At Charleston Bilingual Academy our mission statement strategically uses this word “intercultural.” We are not interested in simply being multicultural where diversity is present. We want to create a culture where our diversities interact- learning, appreciating, admiring and ultimately loving one another as image bearers of an infinite God.

John 13:35 By this everyone will know that you are my disciples, if you love one another.”


Should I make my child eat his broccoli?

Humans are formed more in the first 5 years of life than throughout the rest of our lives. Whether intentionally or accidentally, personality, conviction, persistence, concern, preferences and ultimately character is sculpted in our toddler years.  Cultural currents are pushing parents away from parenting and towards facilitating. Parents often say they just want their child to be happy, and parent out of this mindset. The irony is teaching them to run after every whim will make them insatiably unhappy throughout life. Whereas the opposite can actually be more likely to lead children towards happiness (Fences let good things run wild- Chesterton paraphrase).

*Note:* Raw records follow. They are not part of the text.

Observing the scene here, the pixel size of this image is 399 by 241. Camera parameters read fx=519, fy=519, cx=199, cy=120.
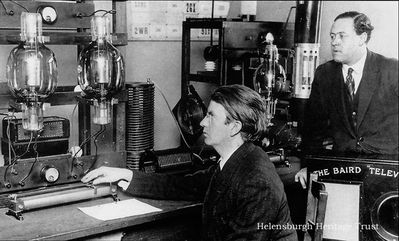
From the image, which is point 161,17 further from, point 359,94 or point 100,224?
point 100,224

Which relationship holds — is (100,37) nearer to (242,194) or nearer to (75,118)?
(242,194)

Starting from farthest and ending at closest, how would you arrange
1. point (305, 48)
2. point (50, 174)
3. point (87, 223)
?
point (305, 48), point (50, 174), point (87, 223)

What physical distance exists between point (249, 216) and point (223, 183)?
0.72 feet

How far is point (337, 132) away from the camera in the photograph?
9.77 feet

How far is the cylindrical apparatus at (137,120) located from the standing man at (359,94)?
93cm

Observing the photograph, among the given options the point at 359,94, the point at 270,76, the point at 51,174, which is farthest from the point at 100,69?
the point at 359,94

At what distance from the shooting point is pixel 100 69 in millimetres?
2361

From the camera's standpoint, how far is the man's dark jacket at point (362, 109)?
2.72m

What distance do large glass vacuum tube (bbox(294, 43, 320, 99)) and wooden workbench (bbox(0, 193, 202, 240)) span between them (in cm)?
124

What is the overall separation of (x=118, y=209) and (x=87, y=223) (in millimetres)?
233

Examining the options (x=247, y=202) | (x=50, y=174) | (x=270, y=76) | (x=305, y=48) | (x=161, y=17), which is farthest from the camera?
(x=161, y=17)

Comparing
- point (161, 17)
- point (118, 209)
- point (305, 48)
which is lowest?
point (118, 209)

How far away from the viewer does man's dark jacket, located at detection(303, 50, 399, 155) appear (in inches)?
107

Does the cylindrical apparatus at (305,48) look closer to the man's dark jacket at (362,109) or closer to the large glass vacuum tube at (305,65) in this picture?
the large glass vacuum tube at (305,65)
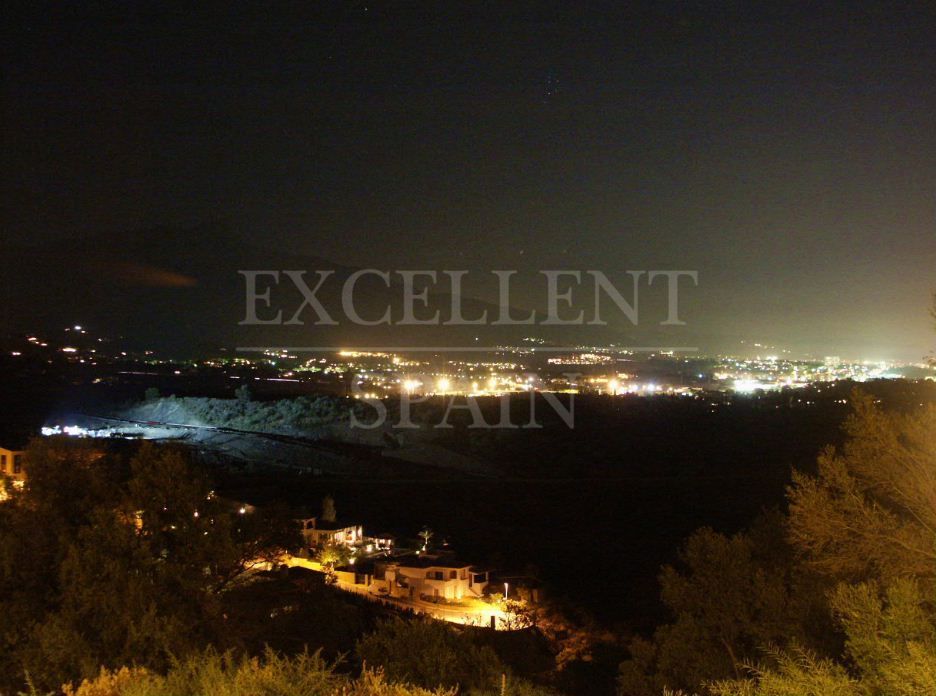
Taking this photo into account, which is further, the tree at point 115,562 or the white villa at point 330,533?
the white villa at point 330,533

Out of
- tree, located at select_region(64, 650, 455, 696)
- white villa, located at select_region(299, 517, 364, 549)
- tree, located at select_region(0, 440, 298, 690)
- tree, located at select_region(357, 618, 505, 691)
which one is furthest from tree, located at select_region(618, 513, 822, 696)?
white villa, located at select_region(299, 517, 364, 549)

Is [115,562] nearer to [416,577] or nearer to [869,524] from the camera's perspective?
[869,524]

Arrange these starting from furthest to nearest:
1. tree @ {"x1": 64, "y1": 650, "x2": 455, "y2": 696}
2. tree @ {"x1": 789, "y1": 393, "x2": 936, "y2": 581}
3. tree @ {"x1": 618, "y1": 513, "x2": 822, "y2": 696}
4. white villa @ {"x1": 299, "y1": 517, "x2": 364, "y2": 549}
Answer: white villa @ {"x1": 299, "y1": 517, "x2": 364, "y2": 549} → tree @ {"x1": 618, "y1": 513, "x2": 822, "y2": 696} → tree @ {"x1": 789, "y1": 393, "x2": 936, "y2": 581} → tree @ {"x1": 64, "y1": 650, "x2": 455, "y2": 696}

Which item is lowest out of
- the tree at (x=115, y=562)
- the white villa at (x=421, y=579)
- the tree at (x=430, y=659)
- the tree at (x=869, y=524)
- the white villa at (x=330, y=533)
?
the white villa at (x=421, y=579)

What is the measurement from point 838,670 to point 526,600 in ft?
30.1

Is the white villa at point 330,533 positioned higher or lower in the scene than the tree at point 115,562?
lower

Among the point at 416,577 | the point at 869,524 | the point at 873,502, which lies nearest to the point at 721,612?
the point at 873,502

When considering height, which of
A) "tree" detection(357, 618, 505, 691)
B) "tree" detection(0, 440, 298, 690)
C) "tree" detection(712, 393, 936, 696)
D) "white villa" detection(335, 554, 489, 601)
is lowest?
"white villa" detection(335, 554, 489, 601)

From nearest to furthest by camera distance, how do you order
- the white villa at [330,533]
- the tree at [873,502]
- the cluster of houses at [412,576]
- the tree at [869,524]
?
1. the tree at [869,524]
2. the tree at [873,502]
3. the cluster of houses at [412,576]
4. the white villa at [330,533]

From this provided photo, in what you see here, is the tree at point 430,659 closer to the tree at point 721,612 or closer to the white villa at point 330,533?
the tree at point 721,612

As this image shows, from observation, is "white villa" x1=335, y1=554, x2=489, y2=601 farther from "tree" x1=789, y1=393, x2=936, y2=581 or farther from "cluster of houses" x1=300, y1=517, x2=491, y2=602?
"tree" x1=789, y1=393, x2=936, y2=581

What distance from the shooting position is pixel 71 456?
7.60 m

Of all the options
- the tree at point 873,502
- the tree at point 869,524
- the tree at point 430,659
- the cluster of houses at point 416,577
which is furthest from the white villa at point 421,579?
the tree at point 873,502

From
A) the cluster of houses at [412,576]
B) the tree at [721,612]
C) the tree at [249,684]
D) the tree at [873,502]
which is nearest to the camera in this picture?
the tree at [249,684]
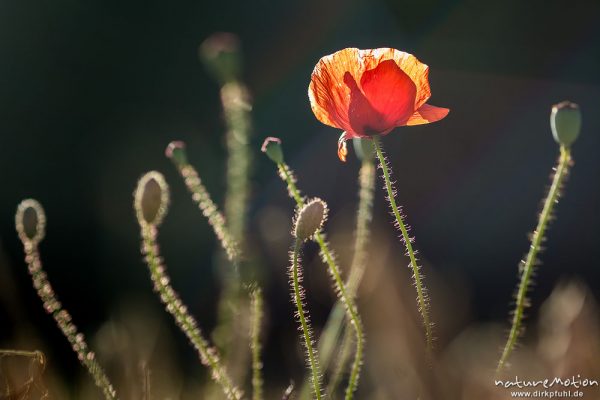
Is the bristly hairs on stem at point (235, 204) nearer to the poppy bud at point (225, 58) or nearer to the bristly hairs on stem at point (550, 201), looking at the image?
the poppy bud at point (225, 58)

A 3 year old thinks he knows what he wants, but he does not have the character yet to choose wisely.  If we facilitate choosing before we carve character, then we will form children who do whatever they want, when they want (even running across a parking lot without holding an adult’s hand). While getting what you want when you want it will probably get you a Burger King Whopper, it will not get you a job; it will not get you a loving marriage; and it will not give you a heart to put others before yourself. What it will give you is an 8 year old who thinks she is a teenager, and a teenager that thinks he is a college student, and a independent who thinks she is still a child…

Parents, before asking your preschooler if they want to choose what they wear, whether they want to try the broccoli, or if they would like to play soccer, ask yourself, are you carving character, or simply avoiding a meltdown? I think we have all met adults who still meltdown when they do not get what they want, and you cannot help but wonder, “I bet he did not have to eat his broccoli.”

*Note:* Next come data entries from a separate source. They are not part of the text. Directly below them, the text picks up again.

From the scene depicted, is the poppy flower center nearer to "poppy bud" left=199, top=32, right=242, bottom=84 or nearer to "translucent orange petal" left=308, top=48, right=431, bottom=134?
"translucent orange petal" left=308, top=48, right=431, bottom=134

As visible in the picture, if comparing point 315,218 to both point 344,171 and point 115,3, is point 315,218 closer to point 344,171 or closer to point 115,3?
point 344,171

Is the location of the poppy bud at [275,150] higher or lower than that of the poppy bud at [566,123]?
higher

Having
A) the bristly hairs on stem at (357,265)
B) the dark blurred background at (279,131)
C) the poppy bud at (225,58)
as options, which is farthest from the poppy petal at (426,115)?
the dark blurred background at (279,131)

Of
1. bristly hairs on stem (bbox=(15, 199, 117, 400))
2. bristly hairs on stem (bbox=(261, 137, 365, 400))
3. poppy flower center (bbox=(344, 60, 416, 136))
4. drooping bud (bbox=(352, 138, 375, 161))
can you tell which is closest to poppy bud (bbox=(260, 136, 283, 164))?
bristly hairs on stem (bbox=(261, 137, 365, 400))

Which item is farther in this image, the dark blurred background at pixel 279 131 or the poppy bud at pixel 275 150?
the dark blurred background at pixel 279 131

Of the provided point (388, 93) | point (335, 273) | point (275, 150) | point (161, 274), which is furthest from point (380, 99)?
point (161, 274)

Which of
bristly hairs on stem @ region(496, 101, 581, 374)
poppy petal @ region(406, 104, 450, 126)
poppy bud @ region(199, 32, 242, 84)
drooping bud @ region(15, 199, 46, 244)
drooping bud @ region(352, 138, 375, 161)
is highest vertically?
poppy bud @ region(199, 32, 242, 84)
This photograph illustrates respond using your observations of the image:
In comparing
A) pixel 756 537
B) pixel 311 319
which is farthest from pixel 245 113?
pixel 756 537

There is a reason God starts humans off as small, so we can carve in character. Once they are as big as we are, if the character is not formed, then prepare yourself to parent your child for the rest of your life, cleaning up after their childish decisions. Ohhh, but we all know it is NOT easy to fashion obedience and character, and it IS easy to avoid the meltdown and acquiesce. Its also easy to build a house on sand…

Matthew 7:24-27

24 “Everyone then who hears these words of mine and does them will be like a wise man who built his house on the rock. 25 And the rain fell, and the floods came, and the winds blew and beat on that house, but it did not fall, because it had been founded on the rock. 26 And everyone who hears these words of mine and does not do them will be like a foolish man who built his house on the sand.27 And the rain fell, and the floods came, and the winds blew and beat against that house, and it fell, and great was the fall of it.”



Mandarin-Immersion Preschool

Why not just provide a Mandarin class at our preschool? From a marketing perspective that might make sense due to the fact many parents are happy to find out a school is offering foreign language classes. However, it is not best practice. Adults who took foreign language classes are living proof! They often can say some introductory salutations and find the bathroom and that is about it (even for the adults who took several years of language in high school and college- https://www.youtube.com/watch?v=kO8x8eoU3L4).

A Mandarin class exposes a student to another language, but does not engage the child in that language.  Mandarin immersion creates a similar environment as if the child actually would study abroad.  A child who is immersed in a foreign language environment for 4-7 years develops native level fluency. So just think about it, your child could be fully fluent in two languages by the time they are in elementary school. Why not give your child that gift?